Malinche has become a contested symbol in Mexican culture; her ambiguous biography has been rewritten to serve the agendas of politicians, artists, anthropologists, and historians. To the conquistadors, she was Doña Marina, a great lady courageously helping to bring Christianity to her people (as depicted in Bernal Díaz de Castillo's The True History of the Conquest of New Spain). During the rise of Mexican nationalism over the nineteenth century, Malinche became the Mexican Eve. This nationalist archetype portrays her as both the mother of Mexico (Martín, as one of the first mestizos, is symbolically the first Mexican), and the great traitoress, who betrayed her people politically, by serving the conquistadors, and sexually, by becoming a mistress of foreigners. In some contexts, she is blamed for her victimhood, and labelled La Chingada (the Raped One), who passively submits to the foreigner and brings forth his children in shame. Contrasted with the Virgin of Guadeloupe, she is the archetypal bad woman, the terrible mother; in Mexican myth, she is conflated with Cihuacoatl, Mexica goddess of women who died in childbirth, and with La Llorona, the Weeping Woman, who killed her own children. More recently, feminists have attempted to reimagine Malinche, stressing her alienation from "her people" due to slavery, and her survivor's skills of adapting and gaining limited power in the constraints of her circumstances.

The question of Malinche's personal autonomy, or alternately, the degree of her complicity in the Conquest, is the crucial debate of her story. Observing her status as captive and slave, some biographers view her as a helpless victim forced to submit to stay alive. Others, with admiration or contempt, assign her a more active role in shaping events. Since the historical record does not preserve her own views, Malinche’s options and motivations remain difficult to deduce.

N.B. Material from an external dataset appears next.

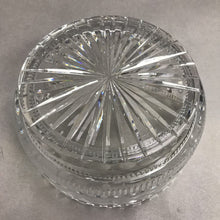 Load image into Gallery viewer, Vintage Lead Crystal Flower Etched Large Bowl (5x10)

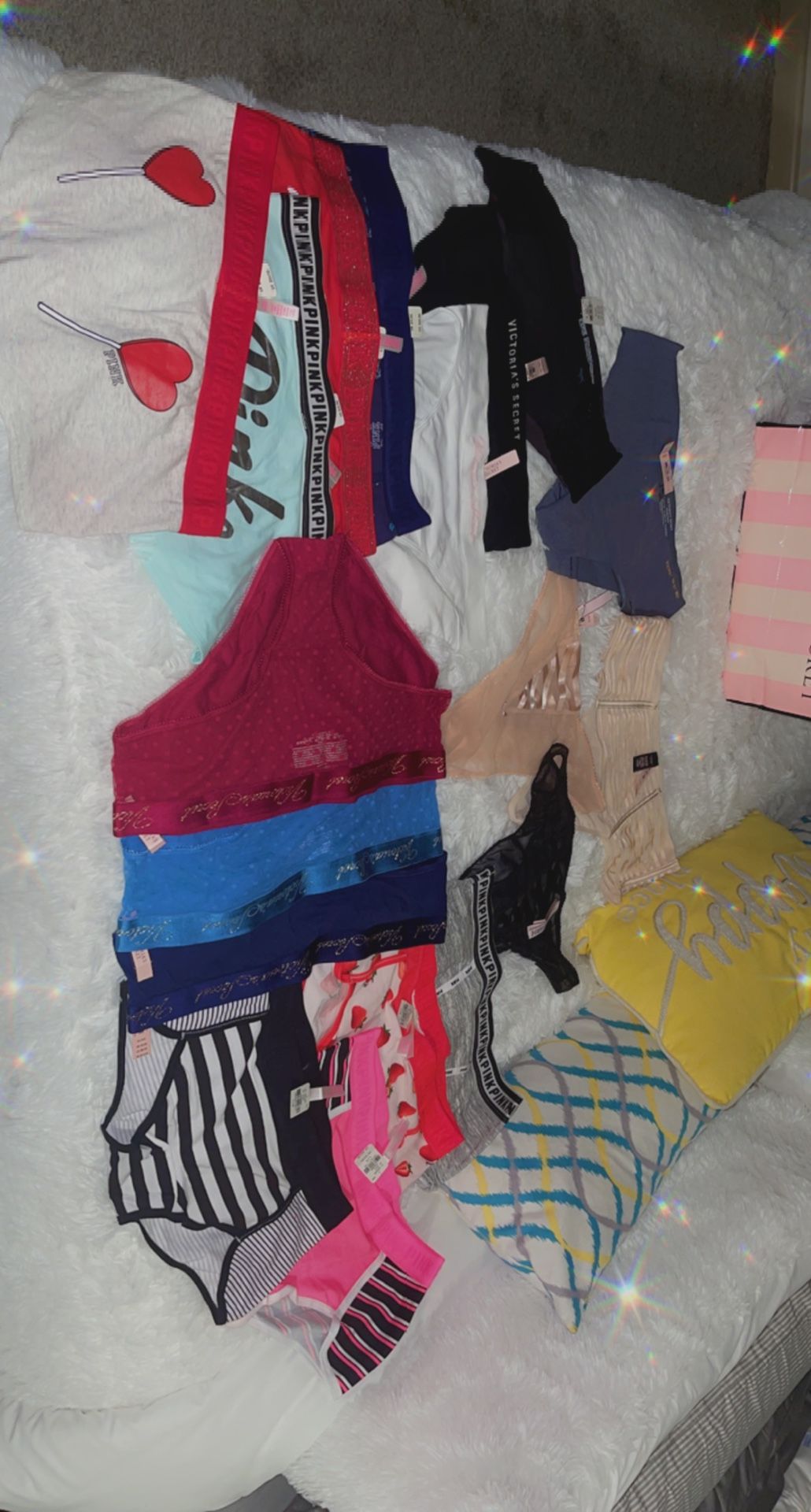 18 Pair of Victoria’s Secret / Pink Underwear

As a participant in an early mixing of cultures, Malinche presents fundamental problems of loyalty and identity that resurface in the current context of globalization. To what extent is embracing the foreign a betrayal of one's homeland, and to what extent is such an embrace voluntary? Some Mexicans view US-led globalization as a new attempt at Conquest, and "malinchista," a term evolving from "Malinche," has come to mean "one who is corrupted by foreign influences" or "one who loves foreign things," especially where the foreign influence is American. Her complicated history and the dilemma she faced illustrate the difficulty of negotiating the interfaces between cultures.

Suggested Readings:

Baudot, Georges. 2001. Malintzin. In The Oxford encyclopaedia of MesoAmerican cultures. ed. David Carrasco, 156-8. Toronto: Oxford University Press.

Candelaria, Cordelia. 1980. La Malinche, feminist prototype. Frontiers: A Journal of Women Studies 5 (2): 1-6.

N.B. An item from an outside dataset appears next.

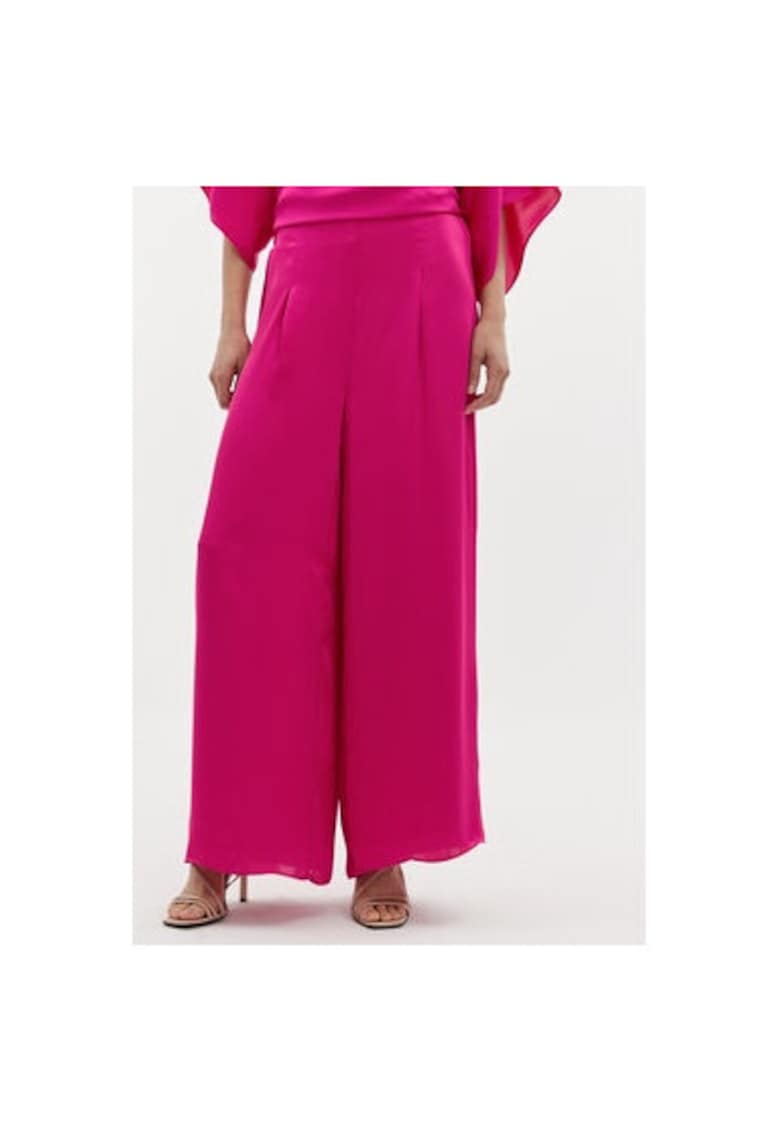 Oferte la Pantaloni dama -  303838959 - Poliester - Roz - Roz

Kartutunen, Frances. 1994. Between worlds: Interpreters, guides, and survivors. Brunswick, NJ: Rutgers University Press.

The American Historical Association website. Malinche — Indian princess or slavish whore?, www.theaha.org/tl/LessonPlans/ca/Fitch/malinche.html (accessed 16 August 2005)

Van Delden, Maarten. 2004. Past and present in Victor Hugo Rascón Banda's "La Malinche" and Marisol Martín del Campo's "Amor y conquista". South Central Review, Special Issue: Memory and Nation in Contemporary Mexico 21 (3): 8-23.